Sorge vivía en una casa en un barrio respetable de Tokio, donde se destacaba principalmente por su consumo excesivo de alcohol y su forma imprudente de conducir su motocicleta. En el verano de 1936 una mujer japonesa, Hanako Ishii, camarera de un bar frecuentado por Sorge, se mudó a la casa de Sorge para convertirse en su esposa de hecho. De todas las diversas relaciones de Sorge con las mujeres, la más duradera fue con Ishii. Trató de frenar el consumo excesivo de alcohol de Sorge y su hábito de conducir imprudentemente su motocicleta de una manera que todos consideraban casi suicida. Un periodista estadounidense que conoció a Sorge escribió más tarde que "creaba la impresión de ser un playboy, casi un derrochador, la antítesis misma de un espía astuto y peligroso".

Irónicamente, el espionaje de Sorge para los soviéticos en Japón a finales de la década de 1930 fue probablemente más seguro para él que si hubiera estado en Moscú. Al tener demasiadas responsabilidades apremiantes, desobedeció las órdenes de Stalin de regresar a la URSS en 1937 durante la Gran Purga, al darse cuenta del riesgo de ser arrestado debido a su ciudadanía alemana. De hecho, dos de los primeros responsables del GRU de Sorge, Yan Karlovich Berzin y su sucesor, Artur Artuzov, fueron fusilados durante las purgas. En 1938, el embajador alemán en Gran Bretaña, Joachim von Ribbentrop, fue ascendido a ministro de Exteriores y, para sustituir a Ribbentrop, Dirksen fue enviado a Londres.

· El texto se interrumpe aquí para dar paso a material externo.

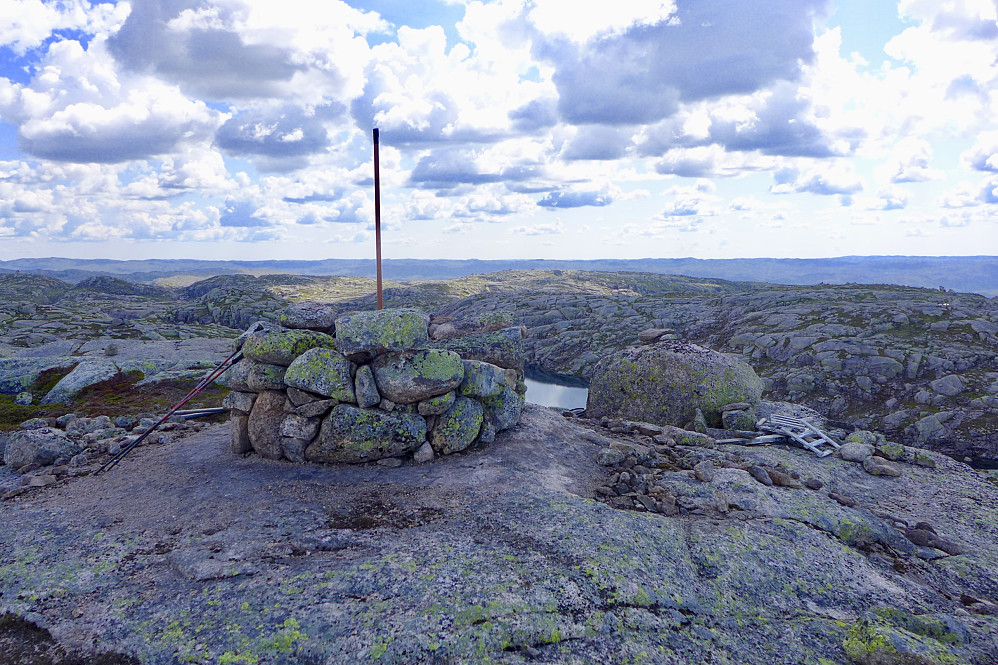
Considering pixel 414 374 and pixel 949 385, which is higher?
pixel 414 374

Ribbentrop ascendió a Ott para que sustituyera a Dirksen. Ott, ahora consciente de que Sorge se acostaba con su esposa, dejó que su amigo Sorge tuviera completo acceso a la embajada día y noche", como recordó más tarde un diplomático alemán: le dieron su propio despacho en la embajada. Ott toleró la aventura de Sorge con su esposa con el argumento de que éste era un hombre tan carismático que las mujeres siempre se enamoraban de él y, por lo tanto, era natural que Sorge se acostara con su esposa. A Ott le gustaba llamar a Sorge Richard der Unwiderstehliche ("Ricardo el Irresistible"), ya que su encanto lo hacía atractivo para las mujeres. Ott valoraba mucho a Sorge como fuente de información sobre el mundo secreto de la política japonesa, especialmente la guerra de Japón con China, ya que Ott descubrió que Sorge sabía tantas cosas sobre Japón que ningún otro occidental sabía que decidió pasar por alto su aventura con su esposa.